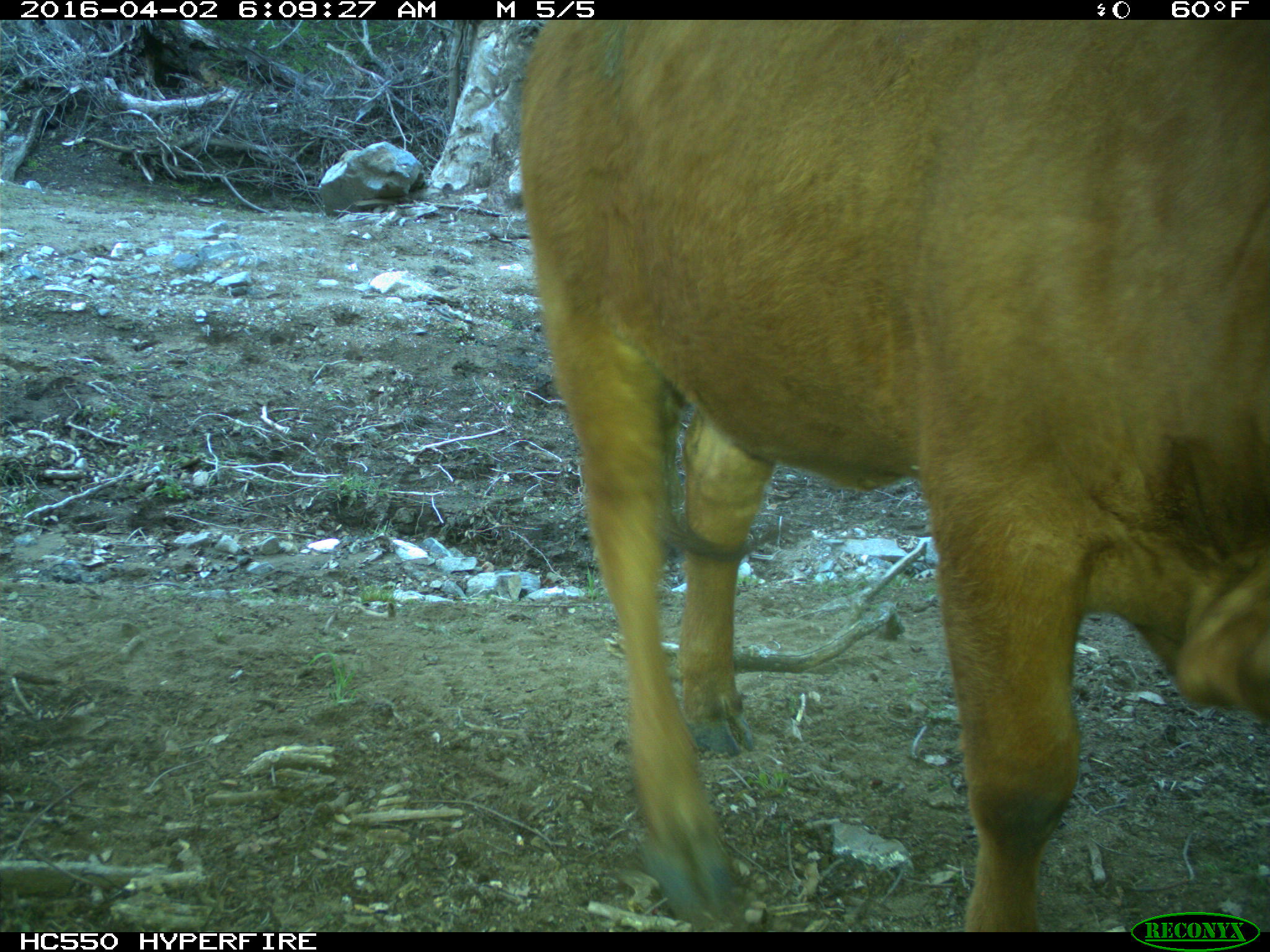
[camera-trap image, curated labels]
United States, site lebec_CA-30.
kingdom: Animalia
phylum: Chordata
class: Mammalia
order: Artiodactyla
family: Bovidae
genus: Bos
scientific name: Bos taurus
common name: domestic cow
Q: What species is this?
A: Bos taurus (domestic cow).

+++

TASK
Exact copies of all the entries, without any pictures, are what the answer must contain.

REPLY TO THE TASK
[camera-trap image, curated labels]
United States, site lebec_CA-30.
kingdom: Animalia
phylum: Chordata
class: Mammalia
order: Artiodactyla
family: Bovidae
genus: Bos
scientific name: Bos taurus
common name: domestic cow
Q: What species is this?
A: Bos taurus (domestic cow).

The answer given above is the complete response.